*TASK INPUT:*
***

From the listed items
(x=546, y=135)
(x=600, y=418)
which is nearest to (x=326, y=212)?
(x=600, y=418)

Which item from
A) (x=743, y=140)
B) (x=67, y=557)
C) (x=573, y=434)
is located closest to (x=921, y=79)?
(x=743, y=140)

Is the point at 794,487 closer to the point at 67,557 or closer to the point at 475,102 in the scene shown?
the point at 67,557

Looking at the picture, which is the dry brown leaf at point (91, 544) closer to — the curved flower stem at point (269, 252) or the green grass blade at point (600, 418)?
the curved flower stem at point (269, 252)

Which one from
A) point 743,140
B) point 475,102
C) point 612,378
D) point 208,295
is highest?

***

*EXERCISE BRIEF:* Copy out all the entries shown above, character for character.

*ANSWER TO THIS PROBLEM:*
From the listed items
(x=546, y=135)
(x=600, y=418)
which is nearest to (x=326, y=212)?
(x=600, y=418)

Which item from
A) (x=743, y=140)
B) (x=67, y=557)
C) (x=573, y=434)
is located closest to (x=921, y=79)?
(x=743, y=140)

Is the point at 794,487 closer to the point at 67,557 or closer to the point at 475,102 in the scene shown?
the point at 67,557

Looking at the picture, which is the dry brown leaf at point (91, 544) closer to — the curved flower stem at point (269, 252) or the green grass blade at point (600, 418)?
the curved flower stem at point (269, 252)

Which one from
A) point 743,140
B) point 475,102
C) point 612,378
D) point 208,295
is highest?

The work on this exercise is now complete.